You will sometimes be asked to implement a system that leads to a certificate recognised by the GFSI (Global Food Safety Initiative). That extends your options as the GFSI currently recognises 13 standards. Are you in this situation? Be sure to read tip 2. 

2. Determine your focus: system certification or product certification 

The approach of both systems is essentially different: product certification doesn’t tell you how you should design your quality system and only indicates the direction. A checklist indicates all matters that should be present so you can easily start ticking off topics. Examples are the BRC and the IFS. 

System certification helps you on your way to set up and maintain an entire quality management system. As no checklist is provided, the organisation has to put in greater effort to determine in which way the requirements of the standard are to be fulfilled. Examples of system certification are ISO 9001, ISO 22000 and FSSC 22000. 

The standards for product certification are usually managed by retail organisations and normally focus on a part of the market. The standards for system certification are managed by independent organisations and are based on the ISO-procedures. This makes them less limited in terms of geography and globally accepted. 

3. Look at the type of activity of the organisation

Are you looking for a quality management system outside the sector of food safety? In that case ISO 9001 is the best option. ISO 9001 is more or less the “mother” of all quality management systems.  

Are you focused on food safety? You are able to choose between product certification or system certification. System certification includes ISO 22000 and FSSC 2200. The latter actually is the ISO 22000 with additional requirements in order to be recognised by the Global Food Safety Initiative (GFSI). ISO 22000 on its own is not enough for GFSI-certification. Both can be applied to any type of activity.  

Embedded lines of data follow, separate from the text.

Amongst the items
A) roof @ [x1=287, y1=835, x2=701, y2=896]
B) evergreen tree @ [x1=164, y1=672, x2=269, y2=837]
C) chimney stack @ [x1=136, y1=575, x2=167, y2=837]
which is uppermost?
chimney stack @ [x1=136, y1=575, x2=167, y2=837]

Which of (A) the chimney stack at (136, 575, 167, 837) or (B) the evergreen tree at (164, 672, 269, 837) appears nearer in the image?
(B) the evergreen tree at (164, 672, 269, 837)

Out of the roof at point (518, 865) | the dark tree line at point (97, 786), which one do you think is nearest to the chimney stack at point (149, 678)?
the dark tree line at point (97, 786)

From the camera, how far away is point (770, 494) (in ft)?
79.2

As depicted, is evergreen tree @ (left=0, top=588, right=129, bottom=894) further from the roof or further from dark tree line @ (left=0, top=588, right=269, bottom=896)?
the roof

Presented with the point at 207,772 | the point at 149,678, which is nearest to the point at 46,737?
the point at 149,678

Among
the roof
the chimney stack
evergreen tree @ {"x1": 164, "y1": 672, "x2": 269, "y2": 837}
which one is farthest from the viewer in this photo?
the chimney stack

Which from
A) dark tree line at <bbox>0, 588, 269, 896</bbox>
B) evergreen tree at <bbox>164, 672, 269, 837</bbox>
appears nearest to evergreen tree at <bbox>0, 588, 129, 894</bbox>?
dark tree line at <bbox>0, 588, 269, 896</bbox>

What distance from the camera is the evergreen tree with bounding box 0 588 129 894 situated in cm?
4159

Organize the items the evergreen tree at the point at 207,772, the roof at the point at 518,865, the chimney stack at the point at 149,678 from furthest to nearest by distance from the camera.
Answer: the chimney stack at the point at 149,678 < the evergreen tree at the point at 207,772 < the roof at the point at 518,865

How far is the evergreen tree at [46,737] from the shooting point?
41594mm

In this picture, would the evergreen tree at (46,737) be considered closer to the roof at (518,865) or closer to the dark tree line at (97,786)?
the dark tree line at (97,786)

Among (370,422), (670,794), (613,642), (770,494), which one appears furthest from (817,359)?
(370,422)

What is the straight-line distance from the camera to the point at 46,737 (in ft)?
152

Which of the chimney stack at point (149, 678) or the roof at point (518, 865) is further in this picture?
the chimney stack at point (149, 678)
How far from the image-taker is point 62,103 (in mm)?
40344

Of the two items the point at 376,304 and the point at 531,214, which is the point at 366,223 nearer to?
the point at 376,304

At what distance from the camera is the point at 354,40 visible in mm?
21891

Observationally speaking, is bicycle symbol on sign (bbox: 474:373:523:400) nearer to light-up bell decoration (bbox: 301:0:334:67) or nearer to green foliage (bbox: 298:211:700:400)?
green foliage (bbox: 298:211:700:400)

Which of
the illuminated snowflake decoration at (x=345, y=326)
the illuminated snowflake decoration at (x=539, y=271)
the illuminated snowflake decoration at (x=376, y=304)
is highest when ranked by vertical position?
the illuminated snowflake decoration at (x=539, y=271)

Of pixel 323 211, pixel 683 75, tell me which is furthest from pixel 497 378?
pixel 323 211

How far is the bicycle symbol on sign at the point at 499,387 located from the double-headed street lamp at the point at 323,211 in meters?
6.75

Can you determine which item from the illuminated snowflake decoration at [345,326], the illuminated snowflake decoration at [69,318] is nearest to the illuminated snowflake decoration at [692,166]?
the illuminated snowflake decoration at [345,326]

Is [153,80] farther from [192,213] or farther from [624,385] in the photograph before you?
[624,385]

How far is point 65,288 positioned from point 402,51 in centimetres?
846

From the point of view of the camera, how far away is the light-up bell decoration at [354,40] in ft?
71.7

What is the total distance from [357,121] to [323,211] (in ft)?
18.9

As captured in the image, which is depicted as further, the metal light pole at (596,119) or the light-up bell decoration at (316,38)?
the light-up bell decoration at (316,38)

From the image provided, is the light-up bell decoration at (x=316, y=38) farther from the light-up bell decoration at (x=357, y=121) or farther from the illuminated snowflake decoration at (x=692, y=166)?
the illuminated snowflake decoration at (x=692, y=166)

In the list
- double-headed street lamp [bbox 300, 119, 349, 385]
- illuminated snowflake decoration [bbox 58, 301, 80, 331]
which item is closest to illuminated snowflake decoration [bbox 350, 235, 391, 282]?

The above is different when it comes to product specification. Are foodstuffs being processed? This is covered by general standards such as the BRC and the IFS. These standards also have more specific versions, for example for the production of packaging material or for activities in the logistics field of the food chain.  

4. Choose between a specific score or general assessment 

Product certification works with a score providing the certificate with a certain valuation. The BRC, for example, contains the levels AA, A, B, C and D and the IFS includes a “Foundation Level” and a “Higher Level”. As an audit always is a snapshot in time, other shortcomings may surface during a next audit which may cause the score to drop. The result? A so-called “down-grading”. BRC-level “A” is obtained in the event of 10 small shortcomings but starting at 11 small shortcomings, the level will be adjusted to “B”. The same applies to the IFS: a score of 95.01% grants you the valuation of “Higher Level” but this valuation will be adjusted to “Foundation Level” at 94.99%. 

In turn, system certification only says whether your quality management system or food safety system complies with the standard. Are you unable to sufficiently show this fulfilment? You will not receive a certificate until you can. 

5. Check whether you must integrate other management systems  

As said, the standards for system certification are based on ISO-standards. The latest version of ISO 9001 (2015) can be easily integrated with other ISO-standards. This means it is possible to combine ISO 9001 with ISO 14001: environment, ISO 22000: food safety and ISO 45001: safety (Occupational Health & Safety). This way you only have to maintain 1 system.  

You don’t have that option for product certification. However, it is possible to gather BRC and IFS into one system which is an advantage of standards recognised by the GFSI. Integration with environment and safety is not possible so you have to set up a separate system for these standards.  

As you can see there are plenty of options to choose the proper certification. You must apply one rule of thumb: the certification in itself should not be your objective. A quality system has to be supported and lived within the organisation. And that is simply impossible if the paper hanging on the wall is your only goal.